Investors who fail to update these details may face account restrictions. If the required information is not provided, then the accounts could be frozen until compliance is met. This step is intended to prevent fraud and protect investor interests.
To avoid disruptions, account holders must verify and update their details before the deadline. They have to keep KYC and nominee information up to date which will ensure seamless access to investments. SEBI’s new rule is a part of broader efforts to improve transparency in the financial system. Investors are suggested to complete the updates promptly to prevent any inconvenience.
12. Higher TDS Exemption on Fixed Deposits for Senior Citizens
The government has increased the TDS exemption limit on fixed deposit (FD) interest to provide relief to investors. For senior citizens, the exemption limit will double from ₹50,000 to ₹1 lakh, which will reduce tax deductions on their savings.
The purpose of this change is to make sure that retirees receive larger interest profits without tax breaks. For other investors, the exemption limit will rise from ₹40,000 to ₹50,000. These updates will help individuals retain more of their FD interest income.
With higher exemption limits, fewer investors will face TDS deductions on their fixed deposit interest. This move is expected to encourage more savings and investment in FDs. Senior citizens, in particular, will benefit from reduced tax burdens on their interest income. Investors should review their tax planning to make the most of these revised limits.
Conclusion
These changes in taxation and financial regulations will have a direct impact on individuals, businesses, and financial institutions. It is important to stay updated and take the necessary steps to ensure smooth compliance and financial planning.
Understanding the new rules will help in better tax savings and financial management. Timely action on compliance requirements can prevent unnecessary fines and legal issues. Both individuals and businesses should review their financial plans to align with the latest regulations.
FAQs
1. What is the new tax-free income limit under the revised tax regime from April 1, 2025?
An earning up to ₹12 lakh annually will be exempt from tax.
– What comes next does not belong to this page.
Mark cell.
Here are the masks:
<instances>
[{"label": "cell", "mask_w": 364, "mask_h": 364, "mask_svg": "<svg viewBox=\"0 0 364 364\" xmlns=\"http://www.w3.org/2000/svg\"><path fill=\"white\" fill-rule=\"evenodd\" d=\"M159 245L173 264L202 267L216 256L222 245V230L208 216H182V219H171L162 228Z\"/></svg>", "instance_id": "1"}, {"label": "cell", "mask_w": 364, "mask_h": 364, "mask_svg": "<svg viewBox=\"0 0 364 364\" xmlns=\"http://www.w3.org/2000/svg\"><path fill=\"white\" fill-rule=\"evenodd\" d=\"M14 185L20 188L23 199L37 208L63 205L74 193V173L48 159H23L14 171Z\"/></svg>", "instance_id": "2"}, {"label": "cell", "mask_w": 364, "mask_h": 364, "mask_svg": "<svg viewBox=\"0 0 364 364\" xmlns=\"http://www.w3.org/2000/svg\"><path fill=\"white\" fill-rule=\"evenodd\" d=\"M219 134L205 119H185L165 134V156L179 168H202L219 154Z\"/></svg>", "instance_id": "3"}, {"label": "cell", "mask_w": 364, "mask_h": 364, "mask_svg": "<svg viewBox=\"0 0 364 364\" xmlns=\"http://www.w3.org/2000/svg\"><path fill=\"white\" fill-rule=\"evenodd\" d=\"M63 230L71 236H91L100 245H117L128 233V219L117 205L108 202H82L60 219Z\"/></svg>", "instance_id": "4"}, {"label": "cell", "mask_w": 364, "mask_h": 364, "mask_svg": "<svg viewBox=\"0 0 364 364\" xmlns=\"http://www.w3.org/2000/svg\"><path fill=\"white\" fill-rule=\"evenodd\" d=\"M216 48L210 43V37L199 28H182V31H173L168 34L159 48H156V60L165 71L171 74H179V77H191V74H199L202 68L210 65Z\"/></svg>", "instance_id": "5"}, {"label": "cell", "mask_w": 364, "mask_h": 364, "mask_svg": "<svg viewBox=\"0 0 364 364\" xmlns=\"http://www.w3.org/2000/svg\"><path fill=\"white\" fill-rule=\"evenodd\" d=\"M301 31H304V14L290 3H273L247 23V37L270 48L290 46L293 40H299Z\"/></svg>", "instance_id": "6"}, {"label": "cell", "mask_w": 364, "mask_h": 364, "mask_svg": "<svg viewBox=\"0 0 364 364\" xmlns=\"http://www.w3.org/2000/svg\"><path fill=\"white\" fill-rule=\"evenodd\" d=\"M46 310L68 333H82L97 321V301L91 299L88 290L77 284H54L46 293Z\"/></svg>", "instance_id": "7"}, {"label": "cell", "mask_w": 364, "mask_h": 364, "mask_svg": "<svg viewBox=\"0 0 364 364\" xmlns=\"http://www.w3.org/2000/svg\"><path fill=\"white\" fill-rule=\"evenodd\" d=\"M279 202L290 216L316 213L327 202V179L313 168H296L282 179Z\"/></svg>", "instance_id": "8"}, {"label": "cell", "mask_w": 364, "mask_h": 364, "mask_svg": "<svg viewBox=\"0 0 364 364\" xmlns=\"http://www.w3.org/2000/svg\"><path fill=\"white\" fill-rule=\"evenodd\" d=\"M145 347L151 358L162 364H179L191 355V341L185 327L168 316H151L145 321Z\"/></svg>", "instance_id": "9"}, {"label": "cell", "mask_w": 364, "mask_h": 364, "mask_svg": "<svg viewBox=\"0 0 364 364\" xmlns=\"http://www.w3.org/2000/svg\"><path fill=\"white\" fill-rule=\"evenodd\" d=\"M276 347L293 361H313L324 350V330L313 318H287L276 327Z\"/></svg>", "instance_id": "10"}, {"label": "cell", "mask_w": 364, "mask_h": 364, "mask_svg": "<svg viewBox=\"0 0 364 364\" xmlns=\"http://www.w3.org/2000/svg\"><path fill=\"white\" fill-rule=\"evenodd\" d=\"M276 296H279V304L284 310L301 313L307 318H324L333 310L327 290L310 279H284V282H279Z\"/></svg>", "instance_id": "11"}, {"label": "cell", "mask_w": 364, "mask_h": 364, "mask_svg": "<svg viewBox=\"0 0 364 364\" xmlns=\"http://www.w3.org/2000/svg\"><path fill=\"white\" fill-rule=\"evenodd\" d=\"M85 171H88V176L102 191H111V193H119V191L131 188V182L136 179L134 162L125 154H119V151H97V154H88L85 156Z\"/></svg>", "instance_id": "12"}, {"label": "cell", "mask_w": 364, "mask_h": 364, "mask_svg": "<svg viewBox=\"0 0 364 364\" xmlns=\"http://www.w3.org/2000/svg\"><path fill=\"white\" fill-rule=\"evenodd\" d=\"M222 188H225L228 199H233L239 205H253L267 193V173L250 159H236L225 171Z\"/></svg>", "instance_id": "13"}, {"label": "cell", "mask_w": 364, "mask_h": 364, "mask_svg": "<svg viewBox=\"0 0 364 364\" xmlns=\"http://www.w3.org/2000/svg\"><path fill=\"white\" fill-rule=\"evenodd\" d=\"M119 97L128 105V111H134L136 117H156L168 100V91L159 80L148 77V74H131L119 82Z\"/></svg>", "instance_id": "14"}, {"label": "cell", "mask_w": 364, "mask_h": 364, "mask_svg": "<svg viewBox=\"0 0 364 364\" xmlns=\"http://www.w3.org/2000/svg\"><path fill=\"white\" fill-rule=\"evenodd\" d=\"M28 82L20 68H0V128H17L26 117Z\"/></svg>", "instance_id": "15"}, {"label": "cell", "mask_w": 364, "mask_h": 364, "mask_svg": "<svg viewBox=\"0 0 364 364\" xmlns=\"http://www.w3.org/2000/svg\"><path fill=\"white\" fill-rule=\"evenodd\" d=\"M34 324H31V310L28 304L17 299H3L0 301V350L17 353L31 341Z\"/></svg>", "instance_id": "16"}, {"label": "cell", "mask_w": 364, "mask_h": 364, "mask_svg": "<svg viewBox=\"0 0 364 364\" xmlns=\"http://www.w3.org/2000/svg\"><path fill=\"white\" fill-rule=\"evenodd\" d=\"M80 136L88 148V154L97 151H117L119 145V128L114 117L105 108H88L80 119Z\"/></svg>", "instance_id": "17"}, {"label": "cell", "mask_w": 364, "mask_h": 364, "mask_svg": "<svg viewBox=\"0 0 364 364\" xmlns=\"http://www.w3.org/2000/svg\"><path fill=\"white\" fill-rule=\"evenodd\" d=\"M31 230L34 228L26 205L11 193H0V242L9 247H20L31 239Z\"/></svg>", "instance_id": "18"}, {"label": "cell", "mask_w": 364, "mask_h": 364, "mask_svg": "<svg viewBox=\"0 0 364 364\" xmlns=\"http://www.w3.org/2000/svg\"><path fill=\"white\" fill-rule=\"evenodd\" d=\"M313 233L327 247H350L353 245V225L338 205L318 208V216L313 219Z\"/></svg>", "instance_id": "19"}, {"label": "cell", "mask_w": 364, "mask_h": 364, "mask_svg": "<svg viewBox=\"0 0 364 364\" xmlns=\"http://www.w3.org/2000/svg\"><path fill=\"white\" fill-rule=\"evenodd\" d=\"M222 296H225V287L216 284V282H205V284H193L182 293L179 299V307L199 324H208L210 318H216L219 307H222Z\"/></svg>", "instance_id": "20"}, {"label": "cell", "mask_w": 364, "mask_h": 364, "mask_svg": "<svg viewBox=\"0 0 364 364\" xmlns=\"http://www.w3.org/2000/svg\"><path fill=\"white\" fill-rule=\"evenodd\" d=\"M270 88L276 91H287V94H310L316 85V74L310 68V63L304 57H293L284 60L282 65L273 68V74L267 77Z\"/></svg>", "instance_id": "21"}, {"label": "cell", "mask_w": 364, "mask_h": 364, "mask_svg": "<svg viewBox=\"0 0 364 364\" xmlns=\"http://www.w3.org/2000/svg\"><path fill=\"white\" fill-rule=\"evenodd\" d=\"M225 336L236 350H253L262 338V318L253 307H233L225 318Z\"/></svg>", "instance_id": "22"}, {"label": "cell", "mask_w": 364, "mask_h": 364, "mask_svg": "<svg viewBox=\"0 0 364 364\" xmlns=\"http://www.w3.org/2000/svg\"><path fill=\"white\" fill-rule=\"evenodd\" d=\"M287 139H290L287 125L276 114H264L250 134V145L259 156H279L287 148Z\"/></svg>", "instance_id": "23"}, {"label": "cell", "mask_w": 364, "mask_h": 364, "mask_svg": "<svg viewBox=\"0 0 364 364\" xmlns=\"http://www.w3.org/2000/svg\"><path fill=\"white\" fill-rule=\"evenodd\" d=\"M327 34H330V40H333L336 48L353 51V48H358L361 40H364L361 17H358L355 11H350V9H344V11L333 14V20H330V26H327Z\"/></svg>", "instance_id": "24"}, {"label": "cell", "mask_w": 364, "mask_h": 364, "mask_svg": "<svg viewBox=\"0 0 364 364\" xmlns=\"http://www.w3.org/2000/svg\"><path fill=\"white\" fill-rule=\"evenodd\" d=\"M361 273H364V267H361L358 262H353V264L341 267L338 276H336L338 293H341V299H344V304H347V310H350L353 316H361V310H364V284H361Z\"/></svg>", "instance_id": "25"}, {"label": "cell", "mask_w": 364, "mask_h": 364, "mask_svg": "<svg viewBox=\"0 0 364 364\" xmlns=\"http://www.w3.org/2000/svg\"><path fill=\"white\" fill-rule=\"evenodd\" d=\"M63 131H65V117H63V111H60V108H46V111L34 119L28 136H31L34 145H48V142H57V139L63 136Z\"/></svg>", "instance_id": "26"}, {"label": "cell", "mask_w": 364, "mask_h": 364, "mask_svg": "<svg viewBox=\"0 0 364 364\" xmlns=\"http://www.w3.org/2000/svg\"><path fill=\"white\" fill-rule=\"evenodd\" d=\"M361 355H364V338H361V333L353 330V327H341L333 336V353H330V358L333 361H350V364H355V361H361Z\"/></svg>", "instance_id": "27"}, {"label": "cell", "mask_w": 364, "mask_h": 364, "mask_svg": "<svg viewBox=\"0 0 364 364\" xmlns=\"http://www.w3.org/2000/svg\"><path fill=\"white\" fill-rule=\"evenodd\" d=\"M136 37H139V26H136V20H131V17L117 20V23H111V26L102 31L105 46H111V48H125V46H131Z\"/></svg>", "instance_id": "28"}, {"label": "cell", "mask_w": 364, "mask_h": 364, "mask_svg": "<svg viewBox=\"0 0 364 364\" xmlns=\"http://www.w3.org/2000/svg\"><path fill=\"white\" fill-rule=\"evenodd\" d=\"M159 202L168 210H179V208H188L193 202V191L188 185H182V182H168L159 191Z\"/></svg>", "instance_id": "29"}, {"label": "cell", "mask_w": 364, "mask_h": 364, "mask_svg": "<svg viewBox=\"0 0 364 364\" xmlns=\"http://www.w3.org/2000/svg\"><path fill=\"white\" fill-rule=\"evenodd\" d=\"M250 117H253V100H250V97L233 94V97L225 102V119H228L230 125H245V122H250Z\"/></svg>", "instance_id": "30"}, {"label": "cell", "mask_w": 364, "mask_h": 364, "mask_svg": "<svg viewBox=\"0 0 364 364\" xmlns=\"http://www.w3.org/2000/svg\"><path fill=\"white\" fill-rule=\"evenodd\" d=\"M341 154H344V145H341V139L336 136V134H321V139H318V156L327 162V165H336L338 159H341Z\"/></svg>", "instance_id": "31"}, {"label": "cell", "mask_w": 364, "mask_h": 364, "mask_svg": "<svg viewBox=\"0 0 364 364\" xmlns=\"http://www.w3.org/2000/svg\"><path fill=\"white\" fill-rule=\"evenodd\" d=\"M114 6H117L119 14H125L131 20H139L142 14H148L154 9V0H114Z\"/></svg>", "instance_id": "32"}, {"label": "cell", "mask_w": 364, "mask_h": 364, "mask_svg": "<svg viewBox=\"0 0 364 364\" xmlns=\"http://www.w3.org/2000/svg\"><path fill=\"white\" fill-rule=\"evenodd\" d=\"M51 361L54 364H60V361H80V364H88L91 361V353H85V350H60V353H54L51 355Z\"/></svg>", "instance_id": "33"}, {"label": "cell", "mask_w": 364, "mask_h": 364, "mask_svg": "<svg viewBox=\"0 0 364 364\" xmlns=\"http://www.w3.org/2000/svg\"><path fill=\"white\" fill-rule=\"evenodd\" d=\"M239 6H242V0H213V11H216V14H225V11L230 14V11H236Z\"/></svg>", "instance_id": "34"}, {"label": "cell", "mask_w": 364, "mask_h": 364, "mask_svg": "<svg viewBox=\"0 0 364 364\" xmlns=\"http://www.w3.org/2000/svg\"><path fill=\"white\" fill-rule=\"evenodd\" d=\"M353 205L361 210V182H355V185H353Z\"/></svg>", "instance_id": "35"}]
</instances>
Additionally, a standard deduction of ₹75,000 makes income up to ₹12.75 lakh completely tax-free under the revised tax regime.
2. How will the removal of higher TDS/TCS for non-filers impact businesses?
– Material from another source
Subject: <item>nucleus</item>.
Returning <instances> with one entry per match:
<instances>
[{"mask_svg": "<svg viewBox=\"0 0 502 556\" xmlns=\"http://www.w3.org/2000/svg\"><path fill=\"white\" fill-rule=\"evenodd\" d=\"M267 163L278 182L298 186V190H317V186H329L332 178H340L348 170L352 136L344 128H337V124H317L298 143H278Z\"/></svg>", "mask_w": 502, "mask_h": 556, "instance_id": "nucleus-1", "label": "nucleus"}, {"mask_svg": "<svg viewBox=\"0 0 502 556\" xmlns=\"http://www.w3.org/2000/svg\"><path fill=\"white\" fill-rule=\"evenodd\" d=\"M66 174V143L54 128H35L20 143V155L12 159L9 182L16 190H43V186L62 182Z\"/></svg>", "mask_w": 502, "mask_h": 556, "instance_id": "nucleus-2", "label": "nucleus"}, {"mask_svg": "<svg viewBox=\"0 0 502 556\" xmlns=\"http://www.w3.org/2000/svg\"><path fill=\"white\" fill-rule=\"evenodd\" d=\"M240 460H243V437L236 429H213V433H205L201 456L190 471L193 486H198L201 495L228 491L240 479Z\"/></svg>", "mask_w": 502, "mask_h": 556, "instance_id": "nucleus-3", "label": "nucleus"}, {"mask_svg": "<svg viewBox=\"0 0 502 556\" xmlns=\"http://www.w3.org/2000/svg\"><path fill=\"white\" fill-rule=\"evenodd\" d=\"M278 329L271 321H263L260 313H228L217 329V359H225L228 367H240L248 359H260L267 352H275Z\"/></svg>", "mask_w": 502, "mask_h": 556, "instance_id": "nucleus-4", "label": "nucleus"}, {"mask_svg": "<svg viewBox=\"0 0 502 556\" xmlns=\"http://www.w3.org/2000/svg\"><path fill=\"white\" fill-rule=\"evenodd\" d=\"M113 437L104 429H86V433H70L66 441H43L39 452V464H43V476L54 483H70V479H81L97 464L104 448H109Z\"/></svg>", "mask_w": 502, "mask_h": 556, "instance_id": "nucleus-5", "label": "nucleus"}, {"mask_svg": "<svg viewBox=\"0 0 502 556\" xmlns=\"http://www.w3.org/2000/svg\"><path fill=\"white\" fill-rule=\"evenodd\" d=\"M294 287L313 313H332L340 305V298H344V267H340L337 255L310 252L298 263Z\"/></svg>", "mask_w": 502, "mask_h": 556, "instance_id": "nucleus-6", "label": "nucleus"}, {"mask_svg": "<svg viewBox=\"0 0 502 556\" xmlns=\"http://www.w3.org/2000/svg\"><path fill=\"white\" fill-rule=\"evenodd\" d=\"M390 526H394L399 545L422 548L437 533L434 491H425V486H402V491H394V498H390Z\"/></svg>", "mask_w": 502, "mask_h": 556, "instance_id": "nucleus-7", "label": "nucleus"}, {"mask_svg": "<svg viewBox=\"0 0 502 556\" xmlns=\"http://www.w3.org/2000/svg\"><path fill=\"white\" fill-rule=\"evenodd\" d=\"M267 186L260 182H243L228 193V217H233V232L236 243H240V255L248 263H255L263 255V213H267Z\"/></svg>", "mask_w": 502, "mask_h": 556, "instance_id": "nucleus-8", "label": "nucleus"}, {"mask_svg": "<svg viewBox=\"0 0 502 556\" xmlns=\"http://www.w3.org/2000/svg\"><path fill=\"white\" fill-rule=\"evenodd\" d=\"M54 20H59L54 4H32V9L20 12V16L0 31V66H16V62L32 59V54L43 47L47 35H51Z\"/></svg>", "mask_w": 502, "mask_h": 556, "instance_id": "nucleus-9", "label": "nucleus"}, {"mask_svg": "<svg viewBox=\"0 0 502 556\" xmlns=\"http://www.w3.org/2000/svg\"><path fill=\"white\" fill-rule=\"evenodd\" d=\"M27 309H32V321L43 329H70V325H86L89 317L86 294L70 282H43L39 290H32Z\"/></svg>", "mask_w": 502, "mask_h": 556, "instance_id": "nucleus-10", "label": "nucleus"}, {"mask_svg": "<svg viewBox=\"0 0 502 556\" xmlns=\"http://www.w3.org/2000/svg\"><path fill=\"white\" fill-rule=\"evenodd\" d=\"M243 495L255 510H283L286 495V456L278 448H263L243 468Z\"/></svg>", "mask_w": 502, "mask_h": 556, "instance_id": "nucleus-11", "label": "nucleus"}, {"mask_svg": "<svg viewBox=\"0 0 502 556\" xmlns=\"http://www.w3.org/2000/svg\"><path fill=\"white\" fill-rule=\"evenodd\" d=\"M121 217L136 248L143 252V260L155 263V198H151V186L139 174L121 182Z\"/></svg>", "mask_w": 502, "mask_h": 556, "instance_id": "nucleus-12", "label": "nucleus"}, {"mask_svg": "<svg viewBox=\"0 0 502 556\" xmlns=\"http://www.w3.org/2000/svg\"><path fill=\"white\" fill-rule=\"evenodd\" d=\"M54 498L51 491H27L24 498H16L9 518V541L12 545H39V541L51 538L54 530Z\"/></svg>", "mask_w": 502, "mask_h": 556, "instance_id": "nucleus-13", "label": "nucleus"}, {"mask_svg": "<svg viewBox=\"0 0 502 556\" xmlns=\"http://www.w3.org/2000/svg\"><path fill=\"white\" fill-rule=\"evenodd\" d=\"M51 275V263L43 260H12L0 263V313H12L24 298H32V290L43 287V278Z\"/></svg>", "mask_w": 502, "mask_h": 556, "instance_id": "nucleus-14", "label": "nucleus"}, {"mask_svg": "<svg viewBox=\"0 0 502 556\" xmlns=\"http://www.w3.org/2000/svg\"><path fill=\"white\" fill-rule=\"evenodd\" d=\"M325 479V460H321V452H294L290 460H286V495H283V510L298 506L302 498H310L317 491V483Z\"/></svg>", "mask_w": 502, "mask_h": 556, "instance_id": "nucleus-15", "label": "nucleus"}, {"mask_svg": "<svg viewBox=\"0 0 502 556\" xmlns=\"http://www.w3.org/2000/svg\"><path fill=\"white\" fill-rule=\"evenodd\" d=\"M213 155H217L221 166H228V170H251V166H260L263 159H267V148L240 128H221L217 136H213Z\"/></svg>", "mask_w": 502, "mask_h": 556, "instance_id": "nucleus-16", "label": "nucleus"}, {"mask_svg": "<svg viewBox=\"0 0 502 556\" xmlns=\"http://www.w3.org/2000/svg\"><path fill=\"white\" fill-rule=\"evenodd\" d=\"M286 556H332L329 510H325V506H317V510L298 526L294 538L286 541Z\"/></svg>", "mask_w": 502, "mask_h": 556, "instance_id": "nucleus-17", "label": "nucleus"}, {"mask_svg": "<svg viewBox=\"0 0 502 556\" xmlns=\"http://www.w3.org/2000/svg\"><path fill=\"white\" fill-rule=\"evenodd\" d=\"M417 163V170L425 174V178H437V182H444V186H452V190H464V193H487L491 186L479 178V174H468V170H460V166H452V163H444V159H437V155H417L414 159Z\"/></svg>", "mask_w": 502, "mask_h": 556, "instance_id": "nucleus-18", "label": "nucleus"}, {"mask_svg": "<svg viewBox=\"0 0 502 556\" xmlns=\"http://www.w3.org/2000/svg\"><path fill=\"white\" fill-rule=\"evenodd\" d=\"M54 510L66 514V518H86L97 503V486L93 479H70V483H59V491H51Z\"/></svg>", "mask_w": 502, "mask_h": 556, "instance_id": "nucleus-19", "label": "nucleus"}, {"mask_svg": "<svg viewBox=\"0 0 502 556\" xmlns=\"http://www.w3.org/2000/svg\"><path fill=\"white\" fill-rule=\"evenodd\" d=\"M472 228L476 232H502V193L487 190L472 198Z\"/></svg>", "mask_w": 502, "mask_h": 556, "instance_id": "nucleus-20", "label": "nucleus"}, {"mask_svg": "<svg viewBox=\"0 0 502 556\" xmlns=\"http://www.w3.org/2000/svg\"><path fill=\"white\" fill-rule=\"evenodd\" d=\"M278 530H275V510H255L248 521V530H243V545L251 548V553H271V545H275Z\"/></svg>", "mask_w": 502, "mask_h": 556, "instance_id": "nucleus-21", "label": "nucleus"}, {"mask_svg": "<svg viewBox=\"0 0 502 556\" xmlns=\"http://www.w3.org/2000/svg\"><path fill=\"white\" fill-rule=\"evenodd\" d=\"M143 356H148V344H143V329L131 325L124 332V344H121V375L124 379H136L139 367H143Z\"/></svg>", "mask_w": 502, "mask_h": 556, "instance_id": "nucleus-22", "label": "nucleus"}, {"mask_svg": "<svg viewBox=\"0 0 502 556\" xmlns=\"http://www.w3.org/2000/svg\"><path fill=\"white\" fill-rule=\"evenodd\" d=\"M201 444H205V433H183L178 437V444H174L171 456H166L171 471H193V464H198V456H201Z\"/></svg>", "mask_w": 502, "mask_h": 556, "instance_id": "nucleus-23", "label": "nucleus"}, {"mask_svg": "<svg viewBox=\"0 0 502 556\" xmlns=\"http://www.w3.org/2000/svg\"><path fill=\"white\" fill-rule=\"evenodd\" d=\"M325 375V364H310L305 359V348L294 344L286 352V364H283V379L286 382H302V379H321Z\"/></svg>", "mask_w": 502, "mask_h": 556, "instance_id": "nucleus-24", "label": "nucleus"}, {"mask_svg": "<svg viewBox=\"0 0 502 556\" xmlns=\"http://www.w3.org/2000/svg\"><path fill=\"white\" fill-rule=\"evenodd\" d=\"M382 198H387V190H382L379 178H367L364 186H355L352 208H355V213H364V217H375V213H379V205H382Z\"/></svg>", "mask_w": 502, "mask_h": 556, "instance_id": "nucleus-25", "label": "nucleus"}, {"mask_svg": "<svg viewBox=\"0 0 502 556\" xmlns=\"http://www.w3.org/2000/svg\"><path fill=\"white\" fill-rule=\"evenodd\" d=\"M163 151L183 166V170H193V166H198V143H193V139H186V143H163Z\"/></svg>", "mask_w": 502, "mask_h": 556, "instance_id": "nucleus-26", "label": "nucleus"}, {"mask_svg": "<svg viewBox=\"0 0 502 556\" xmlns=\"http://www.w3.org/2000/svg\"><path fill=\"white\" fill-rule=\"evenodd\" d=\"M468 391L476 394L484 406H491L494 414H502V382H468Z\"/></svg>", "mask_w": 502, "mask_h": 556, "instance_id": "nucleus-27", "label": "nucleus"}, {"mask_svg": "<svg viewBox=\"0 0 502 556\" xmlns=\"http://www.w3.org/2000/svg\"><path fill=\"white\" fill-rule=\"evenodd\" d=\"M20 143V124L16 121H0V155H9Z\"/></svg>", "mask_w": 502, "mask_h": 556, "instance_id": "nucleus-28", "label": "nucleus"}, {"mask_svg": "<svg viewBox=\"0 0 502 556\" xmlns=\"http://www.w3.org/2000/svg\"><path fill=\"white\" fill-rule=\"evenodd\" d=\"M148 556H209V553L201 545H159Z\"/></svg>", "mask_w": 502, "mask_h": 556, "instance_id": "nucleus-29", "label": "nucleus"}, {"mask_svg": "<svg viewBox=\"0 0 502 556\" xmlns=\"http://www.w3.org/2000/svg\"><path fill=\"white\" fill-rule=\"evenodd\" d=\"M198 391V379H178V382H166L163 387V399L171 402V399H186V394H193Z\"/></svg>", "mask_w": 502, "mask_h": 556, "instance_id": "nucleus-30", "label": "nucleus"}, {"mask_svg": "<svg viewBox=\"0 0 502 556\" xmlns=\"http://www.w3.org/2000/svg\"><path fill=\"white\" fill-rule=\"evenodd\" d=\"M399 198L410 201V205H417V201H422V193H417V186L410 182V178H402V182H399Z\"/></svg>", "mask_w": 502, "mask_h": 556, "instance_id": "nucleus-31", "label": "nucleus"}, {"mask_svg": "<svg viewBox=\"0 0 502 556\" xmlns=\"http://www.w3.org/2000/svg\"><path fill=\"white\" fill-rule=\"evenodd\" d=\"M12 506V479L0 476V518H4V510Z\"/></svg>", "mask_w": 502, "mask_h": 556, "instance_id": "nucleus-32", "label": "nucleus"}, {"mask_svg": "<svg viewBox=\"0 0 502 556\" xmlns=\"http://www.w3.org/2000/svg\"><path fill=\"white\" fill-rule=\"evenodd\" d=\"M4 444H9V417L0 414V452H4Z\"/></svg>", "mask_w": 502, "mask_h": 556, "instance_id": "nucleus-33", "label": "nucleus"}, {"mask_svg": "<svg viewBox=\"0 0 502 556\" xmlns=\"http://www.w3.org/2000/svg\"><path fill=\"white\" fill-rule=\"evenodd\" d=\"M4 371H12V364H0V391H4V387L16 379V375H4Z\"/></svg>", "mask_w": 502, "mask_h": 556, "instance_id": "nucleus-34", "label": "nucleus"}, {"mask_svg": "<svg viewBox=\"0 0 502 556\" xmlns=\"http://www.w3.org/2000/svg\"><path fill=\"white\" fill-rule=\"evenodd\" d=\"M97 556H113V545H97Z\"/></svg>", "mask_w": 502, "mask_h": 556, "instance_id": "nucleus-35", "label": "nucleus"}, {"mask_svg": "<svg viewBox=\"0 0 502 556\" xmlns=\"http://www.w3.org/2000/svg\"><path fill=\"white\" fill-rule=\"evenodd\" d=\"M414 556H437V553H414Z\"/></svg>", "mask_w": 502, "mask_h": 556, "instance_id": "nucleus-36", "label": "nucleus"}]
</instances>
With the removal of higher TDS/TCS rates for non-filers, businesses will no longer need to verify past income tax filings before deducting tax, significantly reducing compliance checks and operational burden.
3. What is the new TDS rule for partner’s remuneration under Section 194T?
Under Section 194T, LLPs and other businesses must deduct 10% TDS on partner remuneration or payments exceeding ₹20,000 in a financial year.
4. Why is PAN-Aadhaar linking mandatory for dividend payments?
From April 1, 2025, dividend payments will not be credited to accounts where PAN is not linked with Aadhaar. Such cases will also attract higher TDS on dividend and capital gains income.
5. What are the key changes in UPI payment rules?
UPI transactions linked to inactive or discontinued mobile numbers will be blocked. Users must update their registered mobile numbers with banks to continue using UPI services.